The Credit Union National Association urged the Financial Accounting Standards Board on Wednesday to abandon its proposal to change the methodology used to determine credit impairment, saying the measure would hurt credit unions and may have unintended consequences.
The FASB has proposed an update to financial reporting on expected credit losses and loans, as well as other assets, held by financial institutions.

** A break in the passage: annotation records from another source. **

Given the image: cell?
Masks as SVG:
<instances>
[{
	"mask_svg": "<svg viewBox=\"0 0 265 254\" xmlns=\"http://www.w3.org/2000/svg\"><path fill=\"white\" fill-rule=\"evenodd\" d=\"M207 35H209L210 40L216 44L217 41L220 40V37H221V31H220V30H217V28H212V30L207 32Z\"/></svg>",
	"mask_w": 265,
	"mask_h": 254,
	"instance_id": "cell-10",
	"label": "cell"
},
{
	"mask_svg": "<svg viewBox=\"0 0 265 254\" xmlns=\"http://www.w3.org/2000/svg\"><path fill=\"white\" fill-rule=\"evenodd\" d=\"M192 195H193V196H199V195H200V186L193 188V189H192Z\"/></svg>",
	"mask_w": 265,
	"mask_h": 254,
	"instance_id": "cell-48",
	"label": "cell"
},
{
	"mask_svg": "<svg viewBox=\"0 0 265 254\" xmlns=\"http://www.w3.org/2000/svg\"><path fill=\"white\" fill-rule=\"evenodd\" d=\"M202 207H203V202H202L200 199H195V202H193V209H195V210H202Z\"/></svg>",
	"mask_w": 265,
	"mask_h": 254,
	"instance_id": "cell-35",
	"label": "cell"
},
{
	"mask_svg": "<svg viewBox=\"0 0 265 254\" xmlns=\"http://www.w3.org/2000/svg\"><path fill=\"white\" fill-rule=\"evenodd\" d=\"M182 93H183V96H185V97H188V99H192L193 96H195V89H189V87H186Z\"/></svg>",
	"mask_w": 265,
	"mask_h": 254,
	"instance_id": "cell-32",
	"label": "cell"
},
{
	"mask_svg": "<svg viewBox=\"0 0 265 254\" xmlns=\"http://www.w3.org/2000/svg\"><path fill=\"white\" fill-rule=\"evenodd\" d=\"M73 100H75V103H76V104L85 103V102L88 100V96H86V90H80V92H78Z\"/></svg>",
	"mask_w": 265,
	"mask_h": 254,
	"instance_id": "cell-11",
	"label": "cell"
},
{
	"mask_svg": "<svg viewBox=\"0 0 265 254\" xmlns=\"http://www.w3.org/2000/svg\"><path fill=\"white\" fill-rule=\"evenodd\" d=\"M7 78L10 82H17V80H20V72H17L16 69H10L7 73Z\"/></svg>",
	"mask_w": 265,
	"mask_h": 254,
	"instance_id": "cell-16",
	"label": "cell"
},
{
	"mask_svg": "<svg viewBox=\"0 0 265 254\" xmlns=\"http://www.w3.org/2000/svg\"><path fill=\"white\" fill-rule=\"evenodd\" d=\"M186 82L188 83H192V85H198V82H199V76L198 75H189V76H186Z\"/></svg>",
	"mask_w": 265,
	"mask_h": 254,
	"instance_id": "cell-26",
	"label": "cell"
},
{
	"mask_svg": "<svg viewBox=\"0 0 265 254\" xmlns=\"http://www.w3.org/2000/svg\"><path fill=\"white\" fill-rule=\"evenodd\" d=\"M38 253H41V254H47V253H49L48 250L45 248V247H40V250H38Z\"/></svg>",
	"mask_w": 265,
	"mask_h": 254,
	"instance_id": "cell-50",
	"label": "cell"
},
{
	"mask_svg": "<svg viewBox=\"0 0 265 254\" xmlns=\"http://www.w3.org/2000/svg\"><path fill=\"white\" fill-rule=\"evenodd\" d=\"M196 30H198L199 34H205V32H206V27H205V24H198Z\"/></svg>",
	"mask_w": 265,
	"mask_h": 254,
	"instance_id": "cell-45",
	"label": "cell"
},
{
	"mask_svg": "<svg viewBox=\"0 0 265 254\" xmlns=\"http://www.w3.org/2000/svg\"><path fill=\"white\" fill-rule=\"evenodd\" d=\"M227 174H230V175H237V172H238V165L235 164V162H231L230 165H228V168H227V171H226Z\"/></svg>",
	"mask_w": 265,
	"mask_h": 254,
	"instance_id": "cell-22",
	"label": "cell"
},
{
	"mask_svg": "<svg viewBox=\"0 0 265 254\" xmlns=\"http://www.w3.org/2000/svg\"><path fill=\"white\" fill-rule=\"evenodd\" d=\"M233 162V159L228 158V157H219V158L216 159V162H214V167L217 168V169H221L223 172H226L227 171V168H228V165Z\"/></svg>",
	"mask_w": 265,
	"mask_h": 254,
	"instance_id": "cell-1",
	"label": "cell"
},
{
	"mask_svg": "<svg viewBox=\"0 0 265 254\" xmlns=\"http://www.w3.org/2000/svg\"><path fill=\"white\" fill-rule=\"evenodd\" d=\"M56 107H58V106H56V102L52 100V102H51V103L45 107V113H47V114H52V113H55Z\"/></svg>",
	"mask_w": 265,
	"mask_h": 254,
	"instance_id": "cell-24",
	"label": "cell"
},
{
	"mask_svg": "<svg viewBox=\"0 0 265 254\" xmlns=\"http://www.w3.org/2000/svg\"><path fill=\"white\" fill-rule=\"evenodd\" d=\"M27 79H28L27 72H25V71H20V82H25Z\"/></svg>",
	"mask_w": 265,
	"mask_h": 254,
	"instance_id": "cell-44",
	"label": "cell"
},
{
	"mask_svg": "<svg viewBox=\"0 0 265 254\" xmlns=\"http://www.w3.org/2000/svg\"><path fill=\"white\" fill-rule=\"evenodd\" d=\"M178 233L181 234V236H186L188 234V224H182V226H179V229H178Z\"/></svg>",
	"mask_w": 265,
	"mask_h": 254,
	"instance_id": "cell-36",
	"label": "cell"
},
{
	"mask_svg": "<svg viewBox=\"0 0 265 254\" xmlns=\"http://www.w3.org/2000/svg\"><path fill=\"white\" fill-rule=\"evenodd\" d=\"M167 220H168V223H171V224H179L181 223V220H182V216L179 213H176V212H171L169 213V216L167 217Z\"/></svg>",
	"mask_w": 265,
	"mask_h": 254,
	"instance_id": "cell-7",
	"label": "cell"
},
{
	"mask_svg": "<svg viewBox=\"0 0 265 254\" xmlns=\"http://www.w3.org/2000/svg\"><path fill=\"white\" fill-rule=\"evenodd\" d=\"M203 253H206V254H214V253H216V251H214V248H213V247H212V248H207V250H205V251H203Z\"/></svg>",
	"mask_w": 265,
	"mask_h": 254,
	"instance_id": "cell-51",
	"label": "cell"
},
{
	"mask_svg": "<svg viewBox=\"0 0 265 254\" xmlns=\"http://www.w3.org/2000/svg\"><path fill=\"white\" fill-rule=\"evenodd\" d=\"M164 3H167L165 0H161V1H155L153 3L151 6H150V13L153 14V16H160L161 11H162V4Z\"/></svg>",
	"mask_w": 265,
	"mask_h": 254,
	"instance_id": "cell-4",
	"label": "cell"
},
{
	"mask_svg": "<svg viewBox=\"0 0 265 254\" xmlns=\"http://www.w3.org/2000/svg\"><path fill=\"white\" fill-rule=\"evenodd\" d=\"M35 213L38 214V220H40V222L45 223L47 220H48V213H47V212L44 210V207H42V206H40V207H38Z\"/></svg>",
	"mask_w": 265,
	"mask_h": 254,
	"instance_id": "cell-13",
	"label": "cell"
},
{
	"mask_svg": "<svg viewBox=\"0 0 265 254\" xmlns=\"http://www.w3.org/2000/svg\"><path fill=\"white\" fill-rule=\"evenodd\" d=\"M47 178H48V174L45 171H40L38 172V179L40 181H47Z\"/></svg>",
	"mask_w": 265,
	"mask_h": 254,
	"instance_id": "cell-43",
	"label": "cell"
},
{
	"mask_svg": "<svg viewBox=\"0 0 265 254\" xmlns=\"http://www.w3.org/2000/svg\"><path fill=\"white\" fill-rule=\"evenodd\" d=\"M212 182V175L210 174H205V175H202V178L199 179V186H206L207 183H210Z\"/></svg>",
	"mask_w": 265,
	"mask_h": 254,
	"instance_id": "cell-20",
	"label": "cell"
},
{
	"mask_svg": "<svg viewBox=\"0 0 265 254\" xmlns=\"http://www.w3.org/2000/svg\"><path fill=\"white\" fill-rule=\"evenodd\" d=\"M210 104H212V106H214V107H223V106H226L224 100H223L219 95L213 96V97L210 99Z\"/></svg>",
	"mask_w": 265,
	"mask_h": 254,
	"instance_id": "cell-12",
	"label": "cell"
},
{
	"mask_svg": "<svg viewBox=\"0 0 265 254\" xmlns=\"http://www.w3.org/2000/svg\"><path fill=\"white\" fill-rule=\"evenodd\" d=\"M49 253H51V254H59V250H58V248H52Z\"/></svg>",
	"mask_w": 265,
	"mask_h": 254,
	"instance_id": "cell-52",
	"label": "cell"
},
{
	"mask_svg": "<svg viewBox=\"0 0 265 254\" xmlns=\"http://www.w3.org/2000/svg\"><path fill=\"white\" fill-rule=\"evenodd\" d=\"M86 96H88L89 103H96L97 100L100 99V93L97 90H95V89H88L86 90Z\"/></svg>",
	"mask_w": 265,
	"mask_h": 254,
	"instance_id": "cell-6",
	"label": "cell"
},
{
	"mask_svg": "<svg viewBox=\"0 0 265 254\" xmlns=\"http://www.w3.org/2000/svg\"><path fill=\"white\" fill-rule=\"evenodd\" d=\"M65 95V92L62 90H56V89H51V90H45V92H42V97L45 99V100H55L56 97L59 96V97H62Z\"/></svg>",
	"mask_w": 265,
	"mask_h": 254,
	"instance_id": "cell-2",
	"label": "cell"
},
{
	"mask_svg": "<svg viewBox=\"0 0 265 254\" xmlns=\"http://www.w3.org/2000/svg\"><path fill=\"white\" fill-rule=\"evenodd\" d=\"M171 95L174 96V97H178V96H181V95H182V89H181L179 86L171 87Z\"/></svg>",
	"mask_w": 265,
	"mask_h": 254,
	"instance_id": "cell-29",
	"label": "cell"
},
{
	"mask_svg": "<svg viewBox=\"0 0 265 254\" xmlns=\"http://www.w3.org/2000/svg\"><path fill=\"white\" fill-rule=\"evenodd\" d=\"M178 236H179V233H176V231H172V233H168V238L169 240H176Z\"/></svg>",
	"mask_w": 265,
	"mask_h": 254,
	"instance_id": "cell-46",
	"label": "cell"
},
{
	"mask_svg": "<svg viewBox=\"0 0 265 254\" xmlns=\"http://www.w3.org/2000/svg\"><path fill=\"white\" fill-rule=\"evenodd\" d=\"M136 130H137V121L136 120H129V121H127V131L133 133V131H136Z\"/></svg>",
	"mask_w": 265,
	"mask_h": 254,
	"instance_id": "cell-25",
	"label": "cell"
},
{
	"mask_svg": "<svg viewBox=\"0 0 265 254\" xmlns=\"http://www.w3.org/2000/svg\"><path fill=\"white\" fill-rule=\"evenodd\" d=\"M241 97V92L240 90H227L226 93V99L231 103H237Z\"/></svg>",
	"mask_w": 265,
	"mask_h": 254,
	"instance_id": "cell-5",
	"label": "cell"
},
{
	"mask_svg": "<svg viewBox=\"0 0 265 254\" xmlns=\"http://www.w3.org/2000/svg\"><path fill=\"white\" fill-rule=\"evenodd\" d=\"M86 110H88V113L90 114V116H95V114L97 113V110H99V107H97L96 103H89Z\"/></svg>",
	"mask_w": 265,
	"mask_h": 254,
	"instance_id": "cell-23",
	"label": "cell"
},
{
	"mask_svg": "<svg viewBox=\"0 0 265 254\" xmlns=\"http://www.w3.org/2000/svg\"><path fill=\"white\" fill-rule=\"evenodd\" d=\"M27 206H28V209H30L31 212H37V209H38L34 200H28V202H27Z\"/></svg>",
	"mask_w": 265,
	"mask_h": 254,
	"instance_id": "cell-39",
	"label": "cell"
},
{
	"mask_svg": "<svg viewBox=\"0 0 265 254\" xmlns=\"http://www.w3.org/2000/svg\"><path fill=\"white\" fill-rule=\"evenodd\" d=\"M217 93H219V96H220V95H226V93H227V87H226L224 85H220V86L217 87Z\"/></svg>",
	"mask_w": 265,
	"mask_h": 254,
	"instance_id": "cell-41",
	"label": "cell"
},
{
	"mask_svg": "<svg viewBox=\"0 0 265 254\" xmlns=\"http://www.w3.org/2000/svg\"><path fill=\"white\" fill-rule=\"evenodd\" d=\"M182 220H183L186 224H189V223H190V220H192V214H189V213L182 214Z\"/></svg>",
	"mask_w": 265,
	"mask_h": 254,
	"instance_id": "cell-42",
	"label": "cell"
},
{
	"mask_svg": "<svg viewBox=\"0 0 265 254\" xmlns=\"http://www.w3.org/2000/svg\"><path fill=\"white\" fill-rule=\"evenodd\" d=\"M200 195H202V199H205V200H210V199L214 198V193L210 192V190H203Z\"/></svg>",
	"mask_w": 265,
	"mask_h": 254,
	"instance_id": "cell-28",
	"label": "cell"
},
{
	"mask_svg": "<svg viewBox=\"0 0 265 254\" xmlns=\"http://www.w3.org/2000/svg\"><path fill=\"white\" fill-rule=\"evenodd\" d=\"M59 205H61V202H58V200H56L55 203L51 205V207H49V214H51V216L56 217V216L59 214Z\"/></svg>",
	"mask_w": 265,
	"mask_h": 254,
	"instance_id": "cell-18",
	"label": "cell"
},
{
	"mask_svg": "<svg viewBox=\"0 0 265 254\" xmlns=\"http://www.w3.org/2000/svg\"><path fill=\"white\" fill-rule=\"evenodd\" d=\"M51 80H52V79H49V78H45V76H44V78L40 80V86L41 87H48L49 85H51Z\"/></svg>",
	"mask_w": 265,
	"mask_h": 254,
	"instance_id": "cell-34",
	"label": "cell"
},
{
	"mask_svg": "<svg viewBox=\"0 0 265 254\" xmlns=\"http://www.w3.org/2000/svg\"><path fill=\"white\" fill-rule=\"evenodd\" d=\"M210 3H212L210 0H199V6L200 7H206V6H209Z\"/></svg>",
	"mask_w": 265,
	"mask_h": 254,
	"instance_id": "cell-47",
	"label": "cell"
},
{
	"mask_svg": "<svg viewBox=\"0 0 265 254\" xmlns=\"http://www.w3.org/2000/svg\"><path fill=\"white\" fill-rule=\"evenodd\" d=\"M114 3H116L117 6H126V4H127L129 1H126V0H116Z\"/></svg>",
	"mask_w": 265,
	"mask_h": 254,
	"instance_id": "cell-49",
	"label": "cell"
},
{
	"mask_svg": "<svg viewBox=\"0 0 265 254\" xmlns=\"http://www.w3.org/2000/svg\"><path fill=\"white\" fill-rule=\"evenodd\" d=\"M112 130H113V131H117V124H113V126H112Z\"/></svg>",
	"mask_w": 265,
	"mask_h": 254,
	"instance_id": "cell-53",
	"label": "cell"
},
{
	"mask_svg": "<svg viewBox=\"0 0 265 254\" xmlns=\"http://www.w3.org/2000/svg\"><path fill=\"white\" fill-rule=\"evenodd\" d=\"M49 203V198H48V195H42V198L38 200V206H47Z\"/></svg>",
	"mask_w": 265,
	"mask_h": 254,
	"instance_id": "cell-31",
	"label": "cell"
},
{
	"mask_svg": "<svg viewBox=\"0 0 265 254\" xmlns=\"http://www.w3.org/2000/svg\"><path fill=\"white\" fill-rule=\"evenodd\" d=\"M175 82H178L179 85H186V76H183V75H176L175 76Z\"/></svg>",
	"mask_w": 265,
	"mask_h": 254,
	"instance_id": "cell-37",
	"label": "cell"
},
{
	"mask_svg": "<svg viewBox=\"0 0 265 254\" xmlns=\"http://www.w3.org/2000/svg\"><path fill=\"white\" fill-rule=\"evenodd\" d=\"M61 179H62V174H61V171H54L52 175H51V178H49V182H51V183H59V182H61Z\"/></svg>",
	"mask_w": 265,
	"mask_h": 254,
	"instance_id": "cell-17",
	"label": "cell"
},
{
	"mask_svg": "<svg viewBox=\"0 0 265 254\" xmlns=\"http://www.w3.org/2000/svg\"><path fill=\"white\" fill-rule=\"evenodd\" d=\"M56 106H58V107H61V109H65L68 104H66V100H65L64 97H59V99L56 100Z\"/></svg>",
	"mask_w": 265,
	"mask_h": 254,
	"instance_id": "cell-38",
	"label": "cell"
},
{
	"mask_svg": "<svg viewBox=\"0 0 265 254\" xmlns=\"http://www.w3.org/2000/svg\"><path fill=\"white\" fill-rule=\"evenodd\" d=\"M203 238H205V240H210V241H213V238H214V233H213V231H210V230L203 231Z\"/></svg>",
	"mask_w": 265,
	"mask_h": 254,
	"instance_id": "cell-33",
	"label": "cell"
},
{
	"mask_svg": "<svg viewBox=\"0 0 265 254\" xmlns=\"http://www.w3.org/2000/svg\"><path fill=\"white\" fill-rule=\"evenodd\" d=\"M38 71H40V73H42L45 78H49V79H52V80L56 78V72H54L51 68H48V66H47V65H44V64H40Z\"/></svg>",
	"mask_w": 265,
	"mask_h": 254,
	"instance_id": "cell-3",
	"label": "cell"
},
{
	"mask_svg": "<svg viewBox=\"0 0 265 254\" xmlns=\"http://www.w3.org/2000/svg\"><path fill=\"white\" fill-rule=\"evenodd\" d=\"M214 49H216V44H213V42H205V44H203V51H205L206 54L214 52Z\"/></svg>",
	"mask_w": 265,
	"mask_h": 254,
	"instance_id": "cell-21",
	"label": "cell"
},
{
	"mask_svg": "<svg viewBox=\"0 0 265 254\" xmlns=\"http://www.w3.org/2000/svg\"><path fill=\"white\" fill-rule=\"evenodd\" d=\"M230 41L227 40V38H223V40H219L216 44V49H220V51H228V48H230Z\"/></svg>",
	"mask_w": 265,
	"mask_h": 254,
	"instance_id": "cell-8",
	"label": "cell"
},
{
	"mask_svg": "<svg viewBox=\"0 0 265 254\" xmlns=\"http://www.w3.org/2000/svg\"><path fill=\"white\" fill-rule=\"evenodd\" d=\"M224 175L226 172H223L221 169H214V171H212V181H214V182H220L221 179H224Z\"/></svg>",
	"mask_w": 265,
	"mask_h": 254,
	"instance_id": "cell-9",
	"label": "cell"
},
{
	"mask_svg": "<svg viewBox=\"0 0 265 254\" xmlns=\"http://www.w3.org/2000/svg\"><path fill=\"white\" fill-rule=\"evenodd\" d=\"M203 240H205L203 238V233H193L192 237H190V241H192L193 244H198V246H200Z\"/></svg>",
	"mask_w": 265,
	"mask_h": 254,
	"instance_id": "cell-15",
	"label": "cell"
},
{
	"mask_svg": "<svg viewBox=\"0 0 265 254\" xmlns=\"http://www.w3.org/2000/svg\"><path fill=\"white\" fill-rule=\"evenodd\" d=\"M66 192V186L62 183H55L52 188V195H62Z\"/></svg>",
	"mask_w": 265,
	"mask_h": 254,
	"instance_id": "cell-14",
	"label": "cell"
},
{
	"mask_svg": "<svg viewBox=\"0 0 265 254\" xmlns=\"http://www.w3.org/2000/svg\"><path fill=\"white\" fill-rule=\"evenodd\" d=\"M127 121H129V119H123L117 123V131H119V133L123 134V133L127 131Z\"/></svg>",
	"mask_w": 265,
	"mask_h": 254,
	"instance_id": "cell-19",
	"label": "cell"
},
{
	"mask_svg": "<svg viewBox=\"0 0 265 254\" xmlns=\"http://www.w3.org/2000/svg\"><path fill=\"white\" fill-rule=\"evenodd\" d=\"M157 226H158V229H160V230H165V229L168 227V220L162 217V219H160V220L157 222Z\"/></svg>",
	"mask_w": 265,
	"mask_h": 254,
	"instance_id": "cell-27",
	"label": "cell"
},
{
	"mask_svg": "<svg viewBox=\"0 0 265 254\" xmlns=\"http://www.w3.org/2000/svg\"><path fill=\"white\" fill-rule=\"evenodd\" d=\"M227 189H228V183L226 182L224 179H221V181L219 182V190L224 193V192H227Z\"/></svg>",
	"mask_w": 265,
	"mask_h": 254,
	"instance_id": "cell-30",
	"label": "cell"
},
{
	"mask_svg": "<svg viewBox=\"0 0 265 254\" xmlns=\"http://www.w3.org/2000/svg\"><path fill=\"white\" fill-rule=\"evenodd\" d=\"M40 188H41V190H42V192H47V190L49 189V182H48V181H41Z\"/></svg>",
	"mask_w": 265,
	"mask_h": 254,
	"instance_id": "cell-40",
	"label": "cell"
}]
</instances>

Under the proposal, a single “expected loss” model would be used to measure credit losses, replacing the multiple impairment models currently accepted as standard.
“[The proposal is] the most critical regulatory concern credit unions have faced in quite some time, including rules or proposals that have been issued under the Dodd-Frank…Act,” CUNA President and CEO Bill Cheney said in a letter to the FASB.
Under the FASB’s proposal, a reporting entity would be required to estimate cash flows it is unlikely to collect, using all available information.
CUNA expressed concern about the proposal’s ability to meet the board’s objectives, as well as potential reconciliation between it and a proposal by the International Accounting Standards Board.
“Some have concluded that the current methodology for recognizing credit losses did not identify such losses at the largest financial institutions soon enough leading up to and during the financial crisis,” Cheney said. “However, there is no evidence that the current system is not working well for smaller institutions, including credit unions.”
CUNA said that, if abandoning the proposal is not feasible, the FASB should work with credit unions to develop loss reporting standards separate from those for publicly traded firms that will reflect the business model of credit unions.